Records of spatial reasoning questions:
- - - - -

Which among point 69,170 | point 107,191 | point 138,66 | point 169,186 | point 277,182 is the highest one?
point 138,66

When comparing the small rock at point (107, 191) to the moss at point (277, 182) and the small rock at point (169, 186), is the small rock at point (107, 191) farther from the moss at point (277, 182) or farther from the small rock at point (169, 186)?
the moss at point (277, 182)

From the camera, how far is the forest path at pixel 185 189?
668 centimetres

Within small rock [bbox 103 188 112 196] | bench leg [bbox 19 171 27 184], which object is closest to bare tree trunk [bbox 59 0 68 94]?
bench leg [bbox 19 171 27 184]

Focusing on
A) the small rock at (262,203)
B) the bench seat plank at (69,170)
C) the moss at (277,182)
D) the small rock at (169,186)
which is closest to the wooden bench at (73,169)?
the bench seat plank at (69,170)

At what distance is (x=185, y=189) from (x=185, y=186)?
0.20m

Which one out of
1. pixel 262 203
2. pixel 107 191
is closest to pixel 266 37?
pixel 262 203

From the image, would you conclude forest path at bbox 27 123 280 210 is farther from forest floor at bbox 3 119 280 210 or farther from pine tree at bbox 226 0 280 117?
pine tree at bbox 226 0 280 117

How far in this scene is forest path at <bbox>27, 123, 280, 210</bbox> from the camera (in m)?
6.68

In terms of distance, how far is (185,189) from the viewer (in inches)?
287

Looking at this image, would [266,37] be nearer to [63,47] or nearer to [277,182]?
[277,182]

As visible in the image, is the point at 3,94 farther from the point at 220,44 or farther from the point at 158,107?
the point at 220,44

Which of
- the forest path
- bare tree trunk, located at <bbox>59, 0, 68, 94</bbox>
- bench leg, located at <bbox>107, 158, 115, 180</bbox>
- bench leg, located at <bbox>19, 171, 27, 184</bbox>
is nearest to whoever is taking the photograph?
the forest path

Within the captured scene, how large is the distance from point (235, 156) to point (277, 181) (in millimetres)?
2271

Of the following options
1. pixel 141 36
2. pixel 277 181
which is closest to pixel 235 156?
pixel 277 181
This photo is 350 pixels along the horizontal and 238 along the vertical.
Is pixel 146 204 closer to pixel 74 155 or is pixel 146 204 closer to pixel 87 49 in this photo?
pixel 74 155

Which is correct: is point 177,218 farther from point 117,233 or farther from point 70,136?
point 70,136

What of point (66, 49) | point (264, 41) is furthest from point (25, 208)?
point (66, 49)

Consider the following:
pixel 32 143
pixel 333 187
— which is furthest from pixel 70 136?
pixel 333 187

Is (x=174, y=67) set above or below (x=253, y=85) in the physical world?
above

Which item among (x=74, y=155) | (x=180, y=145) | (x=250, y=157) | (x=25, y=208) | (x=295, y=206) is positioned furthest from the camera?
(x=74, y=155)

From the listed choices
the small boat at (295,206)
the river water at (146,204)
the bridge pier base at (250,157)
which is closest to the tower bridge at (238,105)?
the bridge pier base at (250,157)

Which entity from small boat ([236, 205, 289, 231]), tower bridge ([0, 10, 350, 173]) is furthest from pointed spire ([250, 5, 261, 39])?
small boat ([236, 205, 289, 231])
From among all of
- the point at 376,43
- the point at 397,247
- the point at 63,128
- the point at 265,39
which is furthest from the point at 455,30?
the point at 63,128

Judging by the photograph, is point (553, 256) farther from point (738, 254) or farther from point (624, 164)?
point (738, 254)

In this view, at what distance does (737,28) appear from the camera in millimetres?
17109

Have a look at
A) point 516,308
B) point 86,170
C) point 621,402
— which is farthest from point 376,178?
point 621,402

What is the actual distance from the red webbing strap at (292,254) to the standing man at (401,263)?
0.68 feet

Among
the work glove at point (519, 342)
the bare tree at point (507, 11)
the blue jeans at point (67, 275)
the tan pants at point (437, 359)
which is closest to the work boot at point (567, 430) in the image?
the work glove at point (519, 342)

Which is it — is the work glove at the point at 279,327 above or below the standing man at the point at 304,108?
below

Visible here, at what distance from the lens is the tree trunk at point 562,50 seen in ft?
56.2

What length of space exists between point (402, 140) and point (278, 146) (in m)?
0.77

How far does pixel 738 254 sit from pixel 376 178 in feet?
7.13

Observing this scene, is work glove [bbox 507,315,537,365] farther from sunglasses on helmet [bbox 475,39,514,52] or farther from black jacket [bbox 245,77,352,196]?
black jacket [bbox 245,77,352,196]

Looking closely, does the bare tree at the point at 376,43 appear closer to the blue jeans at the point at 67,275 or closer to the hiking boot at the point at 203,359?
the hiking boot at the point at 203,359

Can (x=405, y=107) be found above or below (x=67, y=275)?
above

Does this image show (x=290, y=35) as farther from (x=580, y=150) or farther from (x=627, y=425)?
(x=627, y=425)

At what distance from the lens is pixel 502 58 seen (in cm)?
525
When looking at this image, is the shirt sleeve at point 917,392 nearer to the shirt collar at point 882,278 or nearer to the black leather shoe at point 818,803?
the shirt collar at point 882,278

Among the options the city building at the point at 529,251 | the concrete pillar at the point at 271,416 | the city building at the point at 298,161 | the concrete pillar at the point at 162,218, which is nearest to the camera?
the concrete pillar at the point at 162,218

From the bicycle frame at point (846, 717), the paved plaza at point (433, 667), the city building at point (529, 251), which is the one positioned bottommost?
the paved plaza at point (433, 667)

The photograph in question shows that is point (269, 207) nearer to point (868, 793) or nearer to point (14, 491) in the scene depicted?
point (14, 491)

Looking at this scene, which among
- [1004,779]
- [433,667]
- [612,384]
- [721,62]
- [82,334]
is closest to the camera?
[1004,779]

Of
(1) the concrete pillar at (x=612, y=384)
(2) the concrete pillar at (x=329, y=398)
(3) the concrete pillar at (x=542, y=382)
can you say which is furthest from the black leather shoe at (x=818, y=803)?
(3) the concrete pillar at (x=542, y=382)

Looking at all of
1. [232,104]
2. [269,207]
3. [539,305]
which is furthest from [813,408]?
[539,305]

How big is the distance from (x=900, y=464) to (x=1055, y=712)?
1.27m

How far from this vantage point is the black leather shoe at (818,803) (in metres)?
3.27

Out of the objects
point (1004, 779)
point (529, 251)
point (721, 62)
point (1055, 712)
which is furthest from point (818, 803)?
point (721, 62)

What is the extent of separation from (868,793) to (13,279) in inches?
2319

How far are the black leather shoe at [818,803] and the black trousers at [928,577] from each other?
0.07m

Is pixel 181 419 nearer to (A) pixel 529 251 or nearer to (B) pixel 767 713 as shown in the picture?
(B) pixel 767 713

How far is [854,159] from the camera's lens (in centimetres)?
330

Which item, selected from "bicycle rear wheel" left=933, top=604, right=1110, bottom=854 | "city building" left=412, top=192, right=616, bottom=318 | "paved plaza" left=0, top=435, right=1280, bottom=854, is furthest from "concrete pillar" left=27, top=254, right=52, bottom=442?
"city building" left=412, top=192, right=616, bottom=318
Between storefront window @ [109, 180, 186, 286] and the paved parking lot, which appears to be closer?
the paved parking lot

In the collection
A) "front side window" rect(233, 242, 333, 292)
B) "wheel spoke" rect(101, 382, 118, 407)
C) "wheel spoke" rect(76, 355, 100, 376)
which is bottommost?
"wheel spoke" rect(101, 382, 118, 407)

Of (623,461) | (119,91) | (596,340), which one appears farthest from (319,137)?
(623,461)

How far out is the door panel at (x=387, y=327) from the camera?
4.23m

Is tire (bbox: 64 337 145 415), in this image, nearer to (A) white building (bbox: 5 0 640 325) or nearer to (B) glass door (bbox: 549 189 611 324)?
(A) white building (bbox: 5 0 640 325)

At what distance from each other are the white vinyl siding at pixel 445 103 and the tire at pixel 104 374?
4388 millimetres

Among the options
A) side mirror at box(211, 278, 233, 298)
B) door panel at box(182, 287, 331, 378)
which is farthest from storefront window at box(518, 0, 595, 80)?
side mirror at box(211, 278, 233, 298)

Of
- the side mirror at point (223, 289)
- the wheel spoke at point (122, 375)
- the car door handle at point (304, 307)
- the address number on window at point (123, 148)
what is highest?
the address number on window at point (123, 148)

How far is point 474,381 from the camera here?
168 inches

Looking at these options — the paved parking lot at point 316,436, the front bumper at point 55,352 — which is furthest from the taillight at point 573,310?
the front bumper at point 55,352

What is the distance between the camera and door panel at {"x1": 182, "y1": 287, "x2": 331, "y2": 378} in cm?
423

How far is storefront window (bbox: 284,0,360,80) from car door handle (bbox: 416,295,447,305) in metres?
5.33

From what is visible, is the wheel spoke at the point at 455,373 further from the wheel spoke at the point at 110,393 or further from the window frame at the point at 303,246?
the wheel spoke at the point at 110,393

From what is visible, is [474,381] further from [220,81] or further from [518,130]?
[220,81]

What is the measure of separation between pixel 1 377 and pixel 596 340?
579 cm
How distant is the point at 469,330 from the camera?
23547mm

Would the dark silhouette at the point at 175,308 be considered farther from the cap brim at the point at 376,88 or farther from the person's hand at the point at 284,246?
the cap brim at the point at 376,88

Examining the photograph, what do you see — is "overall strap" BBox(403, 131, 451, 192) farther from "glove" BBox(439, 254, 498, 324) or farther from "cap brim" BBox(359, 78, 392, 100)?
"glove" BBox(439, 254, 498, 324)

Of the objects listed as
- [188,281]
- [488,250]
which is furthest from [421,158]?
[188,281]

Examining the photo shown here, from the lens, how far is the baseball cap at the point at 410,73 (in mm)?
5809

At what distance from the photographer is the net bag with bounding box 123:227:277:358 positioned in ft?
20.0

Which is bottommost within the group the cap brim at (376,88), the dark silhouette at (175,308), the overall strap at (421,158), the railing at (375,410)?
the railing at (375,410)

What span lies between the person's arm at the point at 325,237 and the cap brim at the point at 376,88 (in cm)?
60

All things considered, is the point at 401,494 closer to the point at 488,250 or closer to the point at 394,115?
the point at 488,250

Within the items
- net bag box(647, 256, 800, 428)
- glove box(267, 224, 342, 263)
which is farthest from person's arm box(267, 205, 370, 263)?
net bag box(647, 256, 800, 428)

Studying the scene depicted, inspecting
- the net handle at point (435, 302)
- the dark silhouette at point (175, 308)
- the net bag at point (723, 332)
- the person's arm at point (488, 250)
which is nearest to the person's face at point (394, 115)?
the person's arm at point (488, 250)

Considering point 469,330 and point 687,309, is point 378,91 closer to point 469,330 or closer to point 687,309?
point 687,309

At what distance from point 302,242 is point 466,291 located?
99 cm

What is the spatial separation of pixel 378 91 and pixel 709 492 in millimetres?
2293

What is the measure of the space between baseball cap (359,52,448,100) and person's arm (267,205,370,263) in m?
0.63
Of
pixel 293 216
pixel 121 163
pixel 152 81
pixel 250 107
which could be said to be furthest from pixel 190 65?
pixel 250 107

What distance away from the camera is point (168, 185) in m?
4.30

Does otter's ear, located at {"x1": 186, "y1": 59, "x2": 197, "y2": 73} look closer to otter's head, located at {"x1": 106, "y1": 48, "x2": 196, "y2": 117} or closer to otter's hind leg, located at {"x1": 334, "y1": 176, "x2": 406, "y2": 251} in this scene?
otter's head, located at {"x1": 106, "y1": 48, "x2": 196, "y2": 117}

- - - - -

▸ **WHAT TO DO**: Print again the material above, limited to the lines from the one holding "At what distance from point" through the last, inclusive.

▸ **OUTPUT OF THE TASK**:
At what distance from point 302,242 is point 466,291 located?
99 cm

What is the spatial separation of pixel 378 91 and pixel 709 492 in millimetres?
2293

What is the measure of the space between baseball cap (359,52,448,100) and person's arm (267,205,370,263) in m?
0.63
Of
pixel 293 216
pixel 121 163
pixel 152 81
pixel 250 107
which could be said to be furthest from pixel 190 65?
pixel 250 107

What distance away from the camera is point (168, 185) in m?
4.30

Does otter's ear, located at {"x1": 186, "y1": 59, "x2": 197, "y2": 73} look closer to otter's head, located at {"x1": 106, "y1": 48, "x2": 196, "y2": 117} or closer to otter's hind leg, located at {"x1": 334, "y1": 176, "x2": 406, "y2": 251} in this scene?
otter's head, located at {"x1": 106, "y1": 48, "x2": 196, "y2": 117}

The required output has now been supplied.